What this line of cookware offers is mind-boggling when you compare the price to other 5-ply cookware. KitchenAid makes this set in China but still manages to keep the material and build quality very high.
We think the KitchenAid 5-ply 10-piece cookware set is one of the highest value stainless steel sets you can get. Especially when it’s on sale!
The KitchenAid brand is most often associated with mixers and other simple appliances. However, this time we had an opportunity to review their cookware line.
KitchenAid has some rather confusing cookware lineups which differ between stores. We were able to find these sets:
- 3-ply Base Stainless Steel – just basic stainless steel cookware with a 3-ply aluminum base. Not to be confused with 3-ply clad cookware.
- 3-ply Copper – a basic set, made of copper on the outside, aluminum in the middle and stainless steel inside.
- 5-ply Stainless Steel – full clad cookware with 2 outer stainless steel layers and 3 layers of aluminum
- 5-ply Copper Core – very similar to the 5-ply stainless steel set, the only difference is the middle layer being copper instead of aluminum for improved heat distribution.
- Hard Anodized Induction – hard-anodized aluminum cookware with stainless steel base for induction compatibility.
For our review, we got 3 pieces of Kitchenaid 5-ply cookware: 12.15” fry pan, 8-quart pot and 8.25-inch fry pan.
Each of the 3 pieces came in well-made and strong carton boxes. Each box has an image of the pan or pot, product information, and the main features. Product information is provided in English and Spanish languages.
Inside the box, there is an additional carton frame to protect the cookware. Each product is wrapped in a plastic bag as is common in the cookware industry. You will also find a manual that explains how to use and take care of the pans. Instructions are provided in multiple languages.

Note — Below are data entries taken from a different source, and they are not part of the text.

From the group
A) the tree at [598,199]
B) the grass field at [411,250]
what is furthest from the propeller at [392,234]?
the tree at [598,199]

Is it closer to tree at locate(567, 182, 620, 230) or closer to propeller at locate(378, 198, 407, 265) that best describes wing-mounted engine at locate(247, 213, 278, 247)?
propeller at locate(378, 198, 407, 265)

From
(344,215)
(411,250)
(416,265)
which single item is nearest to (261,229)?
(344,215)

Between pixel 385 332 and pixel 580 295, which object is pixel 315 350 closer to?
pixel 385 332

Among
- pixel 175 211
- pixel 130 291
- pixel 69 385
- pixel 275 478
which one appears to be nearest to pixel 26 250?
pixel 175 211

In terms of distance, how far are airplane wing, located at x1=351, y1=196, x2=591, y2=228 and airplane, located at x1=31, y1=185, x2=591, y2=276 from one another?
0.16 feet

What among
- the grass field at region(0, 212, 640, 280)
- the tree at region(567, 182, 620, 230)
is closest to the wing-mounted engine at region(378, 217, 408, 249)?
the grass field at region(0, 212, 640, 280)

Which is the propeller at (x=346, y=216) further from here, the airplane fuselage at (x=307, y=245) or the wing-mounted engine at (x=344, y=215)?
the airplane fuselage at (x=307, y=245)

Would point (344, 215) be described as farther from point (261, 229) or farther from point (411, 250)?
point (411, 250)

Overall the packaging is above average – it doesn’t provide much excitement like Made In or Proclamation Goods but is more interesting than plain cardboard from 360 Cookware. The most important thing is that it keeps the cookware safe from shipping damage.
KitchenAid 12.25” Fry Pan
- PRECISE HEAT DISTRIBUTION: Five layers of heat conductive metal from base to rim deliver precise heat control and superior heat retention throughout entire pot or pan
- LASTING CONSTRUCTION: Fry pan is crafted from heavy-duty 5-ply clad stainless steel and features a unique brushed base to hide wear and tear for long-lasting durability
- COOK IN STYLE: Unique black stainless steel handles are dual-riveted and provide a sleek table top presentation
Design and construction
We are big fans of matte surfaces on cookware. As such, the brushed stainless steel interior instantly caught our eye when unboxing the pan. It gives a premium look to the product and also makes it easier to keep clean. There is a polished stainless steel surface on the outside of the pan. Unfortunately, that might be troubling to take care of even if the surface looks great while new.
The 5-ply construction feels strong and robust. Three-millimeter thickness is among the best in the market and should provide amazing performance and durability.

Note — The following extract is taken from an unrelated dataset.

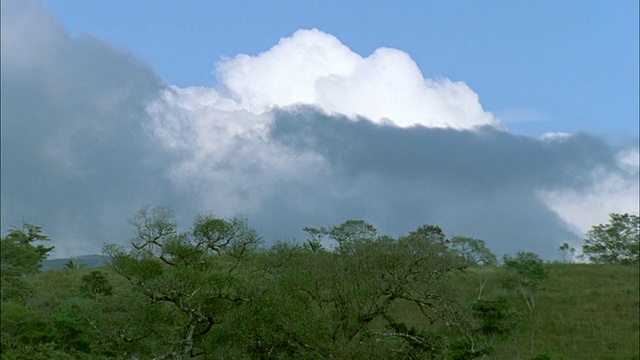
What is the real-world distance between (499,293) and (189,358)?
1495 inches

Officially, it’s measured at 12.25” but our measurements show that it is 12.40” from rim to rim. There’s a 9.45” diameter cooking area which puts their frying pan among the best in the market. Although it might seem not much when cooking for a family of 4 we have certainly noticed increased practicality of fitting more food to the pan. The downside is that it might be hard to find a lid that fits if you use one. KitchenAid themselves, unfortunately, don’t offer lids for their 12.25” fry pans.

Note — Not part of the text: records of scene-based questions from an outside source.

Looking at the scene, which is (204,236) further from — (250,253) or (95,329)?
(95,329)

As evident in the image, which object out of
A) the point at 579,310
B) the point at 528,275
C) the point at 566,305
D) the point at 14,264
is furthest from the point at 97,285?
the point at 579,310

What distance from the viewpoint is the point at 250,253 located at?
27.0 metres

The height of the pan is almost 2 inches. It’s a little bit lower than most other 5-ply pans in the market. However, the lower than usual height will have no impact in nearly any cooking scenario. Additionally, it saves some weight.
Another design choice made by KitchenAid that we like is the matte black handle. The handles are made from stainless steel and attached with 2 rivets. It stands out because the vast majority of multi-clad stainless steel cookware comes with brushed or polished stainless steel handles. Yet, the handle is rather short for this size pan measuring 7.7” from the rim. It also has a hole at the end which is useful if you want to hang the pan.
The 12.25” pan weighs 3.4 lbs (1.54kg). Which’s quite impressive for such a size. Only the 360 Cookware 11.5” pan weighs less; however, it offers less cooking area. Both Proclamation Goods and Misen frying pans weigh a little more (by 0.16 lbs and 0.28 lbs respectively) and offer the same cooking area. This indicates that KitchenAid has used a thicker layer of aluminum which is lighter than stainless steel.
The handle is quite thin and flat, letting you grab it at any place that is most comfortable for your hand instead of limiting your choice to a single point. However, it might not be as comfortable if you have larger hands.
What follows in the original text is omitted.